Everything from the line containing "Is the concrete" through the last line of the records must be returned verbatim, and nothing outside that range.
________________
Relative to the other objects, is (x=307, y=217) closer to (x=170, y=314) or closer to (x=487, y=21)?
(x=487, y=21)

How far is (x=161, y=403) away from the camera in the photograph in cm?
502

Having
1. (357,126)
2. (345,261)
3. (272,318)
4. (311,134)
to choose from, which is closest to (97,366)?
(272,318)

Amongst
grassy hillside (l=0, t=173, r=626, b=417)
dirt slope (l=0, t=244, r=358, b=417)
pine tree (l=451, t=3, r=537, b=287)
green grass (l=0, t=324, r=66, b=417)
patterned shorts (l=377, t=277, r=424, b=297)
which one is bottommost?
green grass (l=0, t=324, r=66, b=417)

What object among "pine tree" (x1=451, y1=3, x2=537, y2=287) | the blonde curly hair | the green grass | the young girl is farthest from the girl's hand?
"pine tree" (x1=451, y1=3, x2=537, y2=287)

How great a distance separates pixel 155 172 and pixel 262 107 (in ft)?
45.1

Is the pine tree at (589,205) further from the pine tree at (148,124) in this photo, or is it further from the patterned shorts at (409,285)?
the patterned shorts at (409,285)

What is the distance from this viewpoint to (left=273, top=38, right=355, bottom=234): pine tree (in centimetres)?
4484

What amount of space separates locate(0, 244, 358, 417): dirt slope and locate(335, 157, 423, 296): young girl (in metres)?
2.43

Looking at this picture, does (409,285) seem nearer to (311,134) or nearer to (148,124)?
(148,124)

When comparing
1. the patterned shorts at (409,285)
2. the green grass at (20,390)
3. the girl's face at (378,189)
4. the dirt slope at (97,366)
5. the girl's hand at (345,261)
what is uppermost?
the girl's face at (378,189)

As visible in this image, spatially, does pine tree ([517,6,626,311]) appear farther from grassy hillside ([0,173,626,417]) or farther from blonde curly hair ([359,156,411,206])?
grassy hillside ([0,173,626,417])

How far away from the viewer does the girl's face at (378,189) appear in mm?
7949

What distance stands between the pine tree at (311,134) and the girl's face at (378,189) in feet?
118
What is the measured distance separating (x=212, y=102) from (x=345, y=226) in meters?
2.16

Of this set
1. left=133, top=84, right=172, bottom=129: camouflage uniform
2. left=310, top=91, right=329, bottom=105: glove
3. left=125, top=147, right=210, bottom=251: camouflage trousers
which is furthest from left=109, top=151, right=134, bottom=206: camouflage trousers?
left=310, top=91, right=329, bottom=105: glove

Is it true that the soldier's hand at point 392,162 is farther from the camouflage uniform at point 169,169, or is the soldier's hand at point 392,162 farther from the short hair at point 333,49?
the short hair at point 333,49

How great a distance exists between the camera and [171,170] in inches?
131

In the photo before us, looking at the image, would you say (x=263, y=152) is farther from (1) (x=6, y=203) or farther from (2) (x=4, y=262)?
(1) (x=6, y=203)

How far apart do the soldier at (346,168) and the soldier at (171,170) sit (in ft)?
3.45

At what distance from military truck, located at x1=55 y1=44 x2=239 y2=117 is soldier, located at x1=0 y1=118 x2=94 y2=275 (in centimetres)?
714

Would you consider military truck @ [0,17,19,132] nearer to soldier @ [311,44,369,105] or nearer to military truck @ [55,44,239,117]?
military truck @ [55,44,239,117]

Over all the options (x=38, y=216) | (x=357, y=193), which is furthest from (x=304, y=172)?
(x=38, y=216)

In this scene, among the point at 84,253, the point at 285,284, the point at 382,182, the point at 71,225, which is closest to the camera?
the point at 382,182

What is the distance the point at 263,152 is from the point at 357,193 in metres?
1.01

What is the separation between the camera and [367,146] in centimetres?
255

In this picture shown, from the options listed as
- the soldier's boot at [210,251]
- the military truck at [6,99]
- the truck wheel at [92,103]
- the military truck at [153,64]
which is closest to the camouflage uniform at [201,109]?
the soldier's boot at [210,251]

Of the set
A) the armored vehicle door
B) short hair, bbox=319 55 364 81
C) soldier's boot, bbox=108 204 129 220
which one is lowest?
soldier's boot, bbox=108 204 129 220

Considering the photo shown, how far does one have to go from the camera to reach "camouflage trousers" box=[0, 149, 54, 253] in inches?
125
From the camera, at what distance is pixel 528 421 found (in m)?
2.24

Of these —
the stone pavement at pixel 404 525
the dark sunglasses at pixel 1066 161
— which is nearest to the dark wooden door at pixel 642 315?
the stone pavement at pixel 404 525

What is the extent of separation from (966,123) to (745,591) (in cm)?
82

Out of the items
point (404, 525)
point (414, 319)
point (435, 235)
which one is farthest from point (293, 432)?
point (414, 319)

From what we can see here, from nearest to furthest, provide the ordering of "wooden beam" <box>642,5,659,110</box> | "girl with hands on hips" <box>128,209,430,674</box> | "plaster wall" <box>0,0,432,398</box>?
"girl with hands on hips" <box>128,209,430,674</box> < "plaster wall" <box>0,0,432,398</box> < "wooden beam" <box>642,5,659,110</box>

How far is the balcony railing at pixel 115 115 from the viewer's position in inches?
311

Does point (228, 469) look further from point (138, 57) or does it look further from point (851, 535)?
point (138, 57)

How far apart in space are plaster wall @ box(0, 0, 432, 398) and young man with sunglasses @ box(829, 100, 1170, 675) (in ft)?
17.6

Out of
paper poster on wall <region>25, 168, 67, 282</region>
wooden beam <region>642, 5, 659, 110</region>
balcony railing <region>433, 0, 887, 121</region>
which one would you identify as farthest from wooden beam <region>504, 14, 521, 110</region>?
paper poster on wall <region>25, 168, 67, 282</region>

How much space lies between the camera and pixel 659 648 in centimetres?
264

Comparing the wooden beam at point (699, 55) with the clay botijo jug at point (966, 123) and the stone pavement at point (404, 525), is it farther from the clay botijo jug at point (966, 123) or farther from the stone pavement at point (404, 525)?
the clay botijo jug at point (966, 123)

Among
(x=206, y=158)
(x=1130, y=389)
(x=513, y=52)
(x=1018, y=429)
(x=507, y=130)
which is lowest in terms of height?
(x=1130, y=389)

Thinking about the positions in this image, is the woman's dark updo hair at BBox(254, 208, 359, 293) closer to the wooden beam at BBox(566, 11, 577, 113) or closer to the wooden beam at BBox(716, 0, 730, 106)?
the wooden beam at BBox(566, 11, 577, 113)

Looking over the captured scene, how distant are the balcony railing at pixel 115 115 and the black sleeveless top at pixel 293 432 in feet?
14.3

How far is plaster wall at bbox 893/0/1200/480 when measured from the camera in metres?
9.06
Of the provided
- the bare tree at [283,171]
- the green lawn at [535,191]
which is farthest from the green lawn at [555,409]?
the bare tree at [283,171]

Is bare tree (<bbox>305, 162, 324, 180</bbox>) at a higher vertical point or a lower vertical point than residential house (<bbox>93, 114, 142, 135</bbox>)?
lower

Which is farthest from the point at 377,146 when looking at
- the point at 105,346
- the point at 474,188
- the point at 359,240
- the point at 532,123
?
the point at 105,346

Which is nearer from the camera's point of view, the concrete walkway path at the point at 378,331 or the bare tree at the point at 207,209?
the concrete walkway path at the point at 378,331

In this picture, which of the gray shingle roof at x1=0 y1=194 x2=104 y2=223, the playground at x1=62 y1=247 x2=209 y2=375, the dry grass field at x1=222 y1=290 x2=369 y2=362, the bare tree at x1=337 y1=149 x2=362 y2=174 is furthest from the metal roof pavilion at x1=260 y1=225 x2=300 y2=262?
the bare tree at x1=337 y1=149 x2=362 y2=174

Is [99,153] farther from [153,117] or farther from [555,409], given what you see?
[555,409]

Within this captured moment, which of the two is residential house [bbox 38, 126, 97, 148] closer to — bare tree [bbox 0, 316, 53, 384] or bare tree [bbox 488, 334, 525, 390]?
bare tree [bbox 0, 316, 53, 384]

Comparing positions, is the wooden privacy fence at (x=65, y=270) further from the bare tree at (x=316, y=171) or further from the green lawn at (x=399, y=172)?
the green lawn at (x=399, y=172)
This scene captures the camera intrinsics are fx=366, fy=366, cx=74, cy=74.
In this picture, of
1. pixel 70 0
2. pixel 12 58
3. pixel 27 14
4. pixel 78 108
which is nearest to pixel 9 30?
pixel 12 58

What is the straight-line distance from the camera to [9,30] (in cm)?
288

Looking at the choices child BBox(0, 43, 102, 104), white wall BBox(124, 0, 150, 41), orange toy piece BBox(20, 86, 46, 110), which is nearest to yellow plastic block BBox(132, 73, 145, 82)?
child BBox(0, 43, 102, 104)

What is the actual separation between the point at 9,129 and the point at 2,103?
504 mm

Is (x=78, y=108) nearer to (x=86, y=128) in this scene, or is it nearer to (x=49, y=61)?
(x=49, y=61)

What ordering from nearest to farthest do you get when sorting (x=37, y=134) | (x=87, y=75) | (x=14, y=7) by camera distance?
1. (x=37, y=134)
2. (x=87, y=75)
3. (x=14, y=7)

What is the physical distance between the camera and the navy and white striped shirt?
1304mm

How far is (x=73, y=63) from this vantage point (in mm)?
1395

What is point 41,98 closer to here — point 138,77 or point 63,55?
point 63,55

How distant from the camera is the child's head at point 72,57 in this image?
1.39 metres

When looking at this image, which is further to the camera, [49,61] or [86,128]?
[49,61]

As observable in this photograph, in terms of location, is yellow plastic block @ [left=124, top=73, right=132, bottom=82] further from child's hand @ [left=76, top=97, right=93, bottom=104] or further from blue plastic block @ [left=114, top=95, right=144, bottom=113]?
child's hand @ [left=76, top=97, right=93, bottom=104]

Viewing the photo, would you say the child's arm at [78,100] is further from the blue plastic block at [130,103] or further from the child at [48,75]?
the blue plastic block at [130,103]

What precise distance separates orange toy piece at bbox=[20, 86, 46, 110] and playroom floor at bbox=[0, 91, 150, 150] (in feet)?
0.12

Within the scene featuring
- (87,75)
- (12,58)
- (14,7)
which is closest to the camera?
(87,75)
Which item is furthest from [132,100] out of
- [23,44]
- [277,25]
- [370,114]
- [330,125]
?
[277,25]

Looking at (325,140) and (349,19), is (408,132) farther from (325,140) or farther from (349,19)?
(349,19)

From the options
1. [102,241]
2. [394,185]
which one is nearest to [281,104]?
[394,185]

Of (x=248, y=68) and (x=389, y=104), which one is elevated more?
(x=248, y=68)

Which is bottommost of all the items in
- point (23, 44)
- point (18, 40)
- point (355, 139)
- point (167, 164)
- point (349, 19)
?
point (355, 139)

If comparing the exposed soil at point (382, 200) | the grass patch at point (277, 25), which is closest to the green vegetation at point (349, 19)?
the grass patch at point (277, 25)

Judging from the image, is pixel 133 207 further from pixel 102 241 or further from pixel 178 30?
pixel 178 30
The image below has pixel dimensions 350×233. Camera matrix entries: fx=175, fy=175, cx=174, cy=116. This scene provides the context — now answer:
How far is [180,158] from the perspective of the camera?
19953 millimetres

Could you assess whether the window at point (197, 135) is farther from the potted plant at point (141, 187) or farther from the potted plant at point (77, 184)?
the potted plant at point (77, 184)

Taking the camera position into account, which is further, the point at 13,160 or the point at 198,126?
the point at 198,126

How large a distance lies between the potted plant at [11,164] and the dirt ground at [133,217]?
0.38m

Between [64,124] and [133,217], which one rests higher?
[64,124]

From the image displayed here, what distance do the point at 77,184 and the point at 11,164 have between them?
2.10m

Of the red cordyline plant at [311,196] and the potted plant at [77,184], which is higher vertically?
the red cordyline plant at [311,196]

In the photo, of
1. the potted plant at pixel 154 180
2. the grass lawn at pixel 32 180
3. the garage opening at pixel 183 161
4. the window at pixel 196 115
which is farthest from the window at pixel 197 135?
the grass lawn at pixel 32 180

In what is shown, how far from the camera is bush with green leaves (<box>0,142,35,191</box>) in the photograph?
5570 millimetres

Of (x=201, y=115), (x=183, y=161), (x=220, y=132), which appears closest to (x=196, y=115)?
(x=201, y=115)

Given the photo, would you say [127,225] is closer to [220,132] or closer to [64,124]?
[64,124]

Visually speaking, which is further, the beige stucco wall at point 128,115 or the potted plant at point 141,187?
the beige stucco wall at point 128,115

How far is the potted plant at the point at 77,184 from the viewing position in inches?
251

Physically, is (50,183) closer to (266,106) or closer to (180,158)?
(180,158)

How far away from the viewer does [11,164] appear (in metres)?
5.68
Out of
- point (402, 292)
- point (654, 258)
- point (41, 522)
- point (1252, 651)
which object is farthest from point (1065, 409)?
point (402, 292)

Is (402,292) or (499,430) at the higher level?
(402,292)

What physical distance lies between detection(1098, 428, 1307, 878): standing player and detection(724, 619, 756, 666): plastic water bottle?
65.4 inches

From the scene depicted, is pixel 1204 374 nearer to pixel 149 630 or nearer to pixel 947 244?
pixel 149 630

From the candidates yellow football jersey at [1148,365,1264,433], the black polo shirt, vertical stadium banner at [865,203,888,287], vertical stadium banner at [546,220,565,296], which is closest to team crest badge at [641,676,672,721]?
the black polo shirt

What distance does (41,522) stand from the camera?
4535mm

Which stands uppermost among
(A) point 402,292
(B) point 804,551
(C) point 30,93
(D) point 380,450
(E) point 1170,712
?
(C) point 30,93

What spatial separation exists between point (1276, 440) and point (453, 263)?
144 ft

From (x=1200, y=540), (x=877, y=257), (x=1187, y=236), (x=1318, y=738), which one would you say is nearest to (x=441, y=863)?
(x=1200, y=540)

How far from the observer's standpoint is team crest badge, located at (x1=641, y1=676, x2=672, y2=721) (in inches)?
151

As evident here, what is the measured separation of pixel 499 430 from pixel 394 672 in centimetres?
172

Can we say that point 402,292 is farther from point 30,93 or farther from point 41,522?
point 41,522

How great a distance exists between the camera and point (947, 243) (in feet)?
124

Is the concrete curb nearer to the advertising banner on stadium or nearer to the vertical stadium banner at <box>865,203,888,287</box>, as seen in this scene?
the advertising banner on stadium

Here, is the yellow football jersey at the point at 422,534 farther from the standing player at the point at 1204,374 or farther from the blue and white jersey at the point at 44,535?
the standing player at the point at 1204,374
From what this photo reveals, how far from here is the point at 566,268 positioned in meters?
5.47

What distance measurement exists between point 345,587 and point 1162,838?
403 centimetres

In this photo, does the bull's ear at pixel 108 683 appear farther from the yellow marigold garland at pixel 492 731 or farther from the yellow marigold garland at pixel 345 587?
________________
**Correct result:**
Is the concrete curb nearer to the advertising banner on stadium or nearer to the vertical stadium banner at <box>865,203,888,287</box>, as seen in this scene?
the advertising banner on stadium

Here, is the yellow football jersey at the point at 422,534 farther from the standing player at the point at 1204,374 or farther from the blue and white jersey at the point at 44,535?
the standing player at the point at 1204,374
From what this photo reveals, how far from here is the point at 566,268 positioned in meters?
5.47

What distance measurement exists between point 345,587 and point 1162,838?
403 centimetres

In this photo, does the bull's ear at pixel 108 683 appear farther from the yellow marigold garland at pixel 492 731 or farther from the yellow marigold garland at pixel 345 587?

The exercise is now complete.